Mumbai may be a city of diversity but there is no doubt that it is united under the language, and in some cases religion, of cricket; it is everywhere and it is huge. Cricket is a sport that knows no boundaries and the innovation of its disciples means that no open space is safe from their nomadic reach. Groups of players can be seen wandering from street to car park, bat in hand, searching for the next fix.

Whilst most surfaces are tolerated, there is a preference for would-be cricketers to flock to the many city parks, or maidans as they‘re known locally. As a result, daily attendance can easily breach the hundreds, and the relatively small grounds become so packed that games often overlap. One of the most popular venues is the southern-located Oval Maidan, where the matches are presided over by a horizon of prestigious buildings.

Although an attempted flying dismount from the train had left me with a reluctant ankle, I had been enticed by the ‘gateway drug’ of street cricket and, soon enough, found myself staggering across the Oval on the lookout for a game. My enthusiasm was there, but I had failed to observe the unofficial dress code of all-white kit, and my yellow shorts did me no favors amongst the traditionalists.

Fortunately, I spotted a group of ‘plainclothes’ who had been exiled from the good pitches and had settled instead on a cordoned-off section by the fence. The players’ liberal attire was also reflected in their attitude, and my approach was greeted as if I were an old friend. Soon enough, I was thrown the ball expectantly and, with the pride of a nation at stake, I bowled a shapely full-toss which was punished to the far-reaches of the park. My second ball suffered the same fate and I had to wait some time before I was given an opportunity to make amends.

Following in the same trend as my last deliveries, my next ball drifted lazily through the air. But at this point, the balaclava-clad batsman had let his confidence get the better of him and, having dodged past his wild swing, the ball thudded into the garbage bin which represented the wicket. Riding this wave of form, I seized the bat from him and eyed up his cock-eyed companion whom I assumed would be doing the bowling.

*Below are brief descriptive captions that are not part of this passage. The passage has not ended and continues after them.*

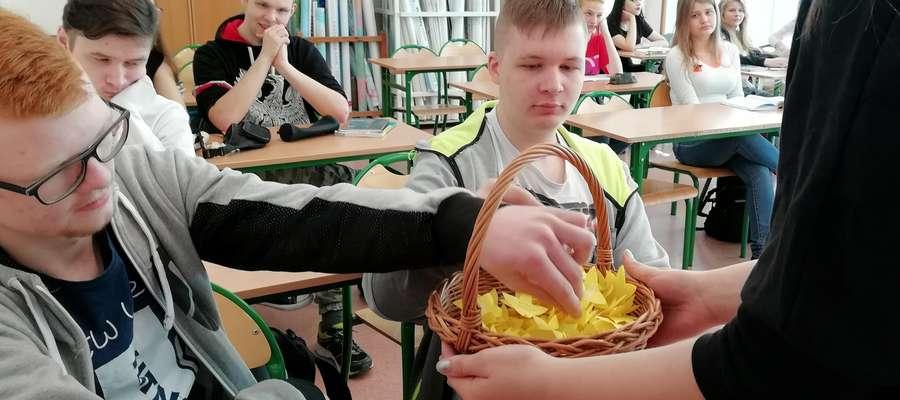 Uczniowie rozdawali papierowe żonkile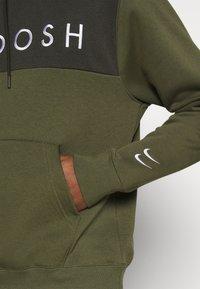 Nike Sportswear - HOODIE - Hoodie - twilight marsh/white - 5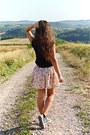 Black-new-yorker-top-cream-floral-bershka-skirt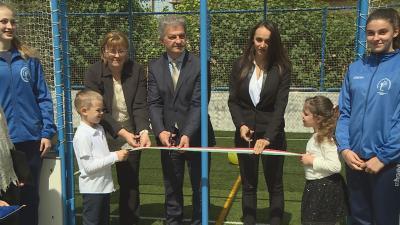 Hivatalosan is átadták a harmadik békéscsabai Ovi-Sport pályát a Tündérkert Óvodában. Fotó: Kugyelka Attila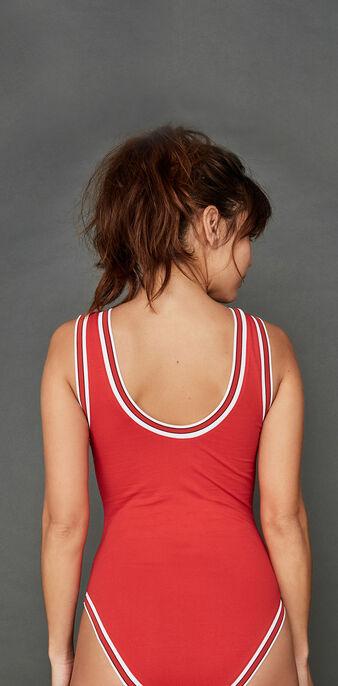 Body rojo bandiriz red.
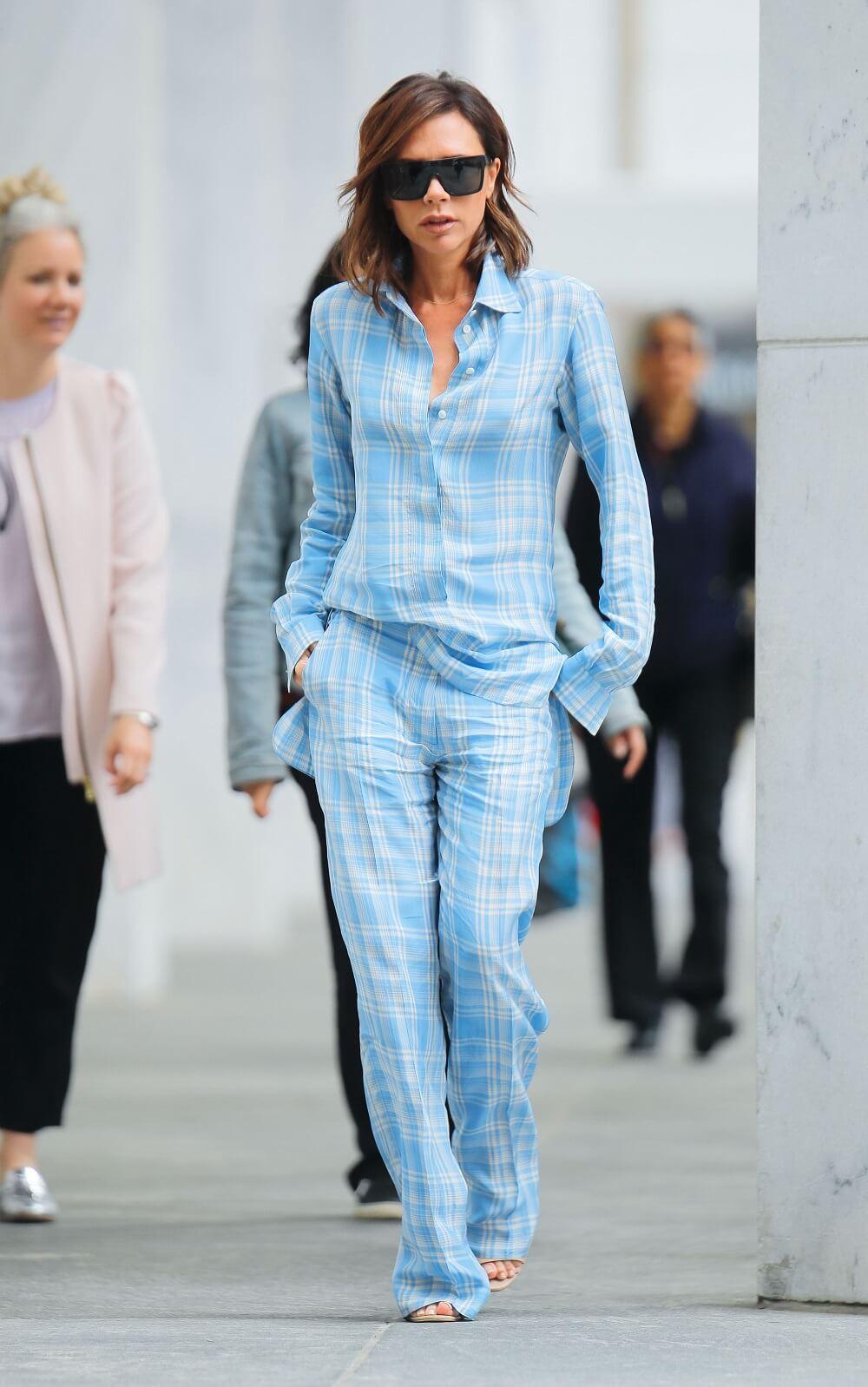 ヴィクトリア・ベッカムの私服ファッション写真(水色のセットアップ)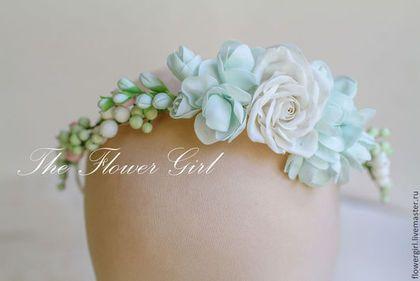 Купить или заказать Penelope в интернет-магазине на Ярмарке Мастеров. Ободочек в белом и нежно-мятном цвете с розами, фрезией и…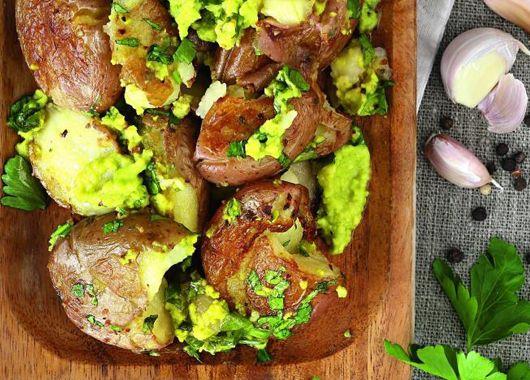4. Печеный картофель с соусом из авокадо. Отварить картофель в кожуре. Авокадо с чесноком измельчить в блендере. Добавить сок лимона, поперчить, посолить. Взбить с добавлением оливкового масла. Картофель выложить на противень, надавить на каждый стаканом, чтобы он лопнул. Полить соусом и запечь в духовке.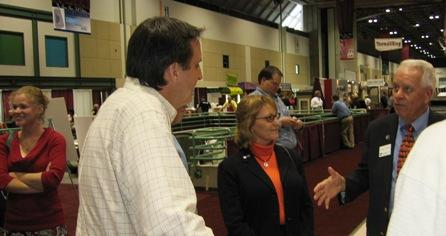 Governor  Tim Pawlenty(Repub, Minn.), Left,  tours KC homeshow. Builders give him  bleak  construction outlook.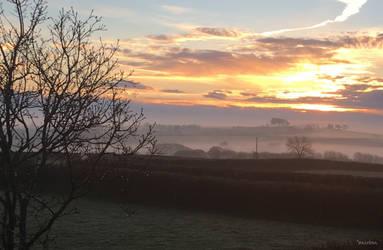 Sunrise towards Dartmoor by ancoben
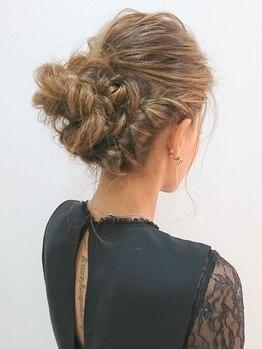 ラチャウ(La.Ciau)の写真/結婚式やイベントのヘアセットはラチャウ♪ルーズアップから和装アップ盛り髪なんでもOK♪早朝料金無し☆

What I had failed to acknowledge was the monster that they had been preparing out of my line of sight and was now being summoned by his keepers to exact revenge on my British heritage. There was a fire in him which I knew, all too well, would only be extinguished by my tears of submission. He now held in his hand a prototype ball which lethally combined the bounce of a tennis ball with the hardness of a cricket ball.

With my protection comprising what was effectively a small stick, I desperately searched for any kind of natural armor in the bushes, but he was already galloping in. A black crow flew ominously across the pitch and, as the first ball whistled an inch past my hip, I finally understood that he was targeting my family tree and planned to erase any chances I had of having children. He was toying with me before he went in for the kill. His second delivery sailed over my head and it was only the fourth time lucky that he struck gold in the form of my ribcage.

Leaving me precious few minutes to recover, I was then drafted into the match that, apparently, being hit in the ribs constituted training for. The captain placed me in an innovative fielding position which saw my head stationed four inches away from the temperamental bat of a neighboring  match. I was further inspired when, later on, I noticed that the opposition had placed their oldest and most rotund player in the same position.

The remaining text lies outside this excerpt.